The events above were witnessed in the mid 1950s. The primary (junior) school has long gone as will have most of the teachers and perhaps some of the pupils. Given the current focus on how institutions and some of the people who worked in them fell into patterns of what would now be construed as child abuse, it’s interesting to reflect on just how recently that state systems actually created the conditions for such abuse. The vast majority of the teachers of the time were certainly not monsters but even minor transgressions to behaviour codes, e.g. talking in class, were liable to result in ‘the belt’ and that was perceived as essential to maintaining good school discipline. Viewed from the perspective of the teachers working in Scottish rural or mining communities they were in tough neighbourhoods with tough children. Also, in the 1950s, male teachers in particular would probably have served in the military and so may well have imported those values and expectations to their ‘teaching’ practice. Ironically, it is doubtful if the tawse was ever a successful instrument for instilling discipline in the recalcitrant.  The ‘tough’ kids viewed receiving the tawse without breaking down in tears as a means of demonstrating their bravery and reinforcing their social position amongst their peers and the wider school. Deliberately provoking such a punishment was a sport and would reinforce this social position even more so.
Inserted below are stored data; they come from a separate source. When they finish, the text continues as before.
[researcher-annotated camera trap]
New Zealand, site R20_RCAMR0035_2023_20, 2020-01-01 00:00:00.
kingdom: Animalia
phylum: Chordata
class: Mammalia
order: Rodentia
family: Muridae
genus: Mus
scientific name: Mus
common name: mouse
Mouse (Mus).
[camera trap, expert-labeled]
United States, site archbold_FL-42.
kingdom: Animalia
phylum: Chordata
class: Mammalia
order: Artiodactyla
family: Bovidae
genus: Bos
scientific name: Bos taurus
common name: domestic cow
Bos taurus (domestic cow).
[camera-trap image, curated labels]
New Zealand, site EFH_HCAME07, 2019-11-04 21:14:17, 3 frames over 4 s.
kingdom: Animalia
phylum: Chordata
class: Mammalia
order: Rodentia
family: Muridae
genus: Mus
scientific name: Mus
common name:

A particularly egregious consequence of this ‘sport’ was when a teacher perceived there had been whole class breakdown of discipline and so everyone was lined up for one or more strokes of ‘the belt’.  In this situation even the innocent were expected to take their punishment as a demonstration of their group membership. More sensitive recipients of ‘the belt’ could be construed as being subject to constant aversion therapy where the ‘learning’ environment became a place to be avoided if possible.

It is notable that the Scottish Technical Colleges of the time took a more enlightened attitude towards the adolescents and young adults coming to them from Scottish schools since they eschewed corporal punishment. This could be a welcome relief for young people with a learned wariness conditioned by the then more repressive culture of some primary and secondary education institutions.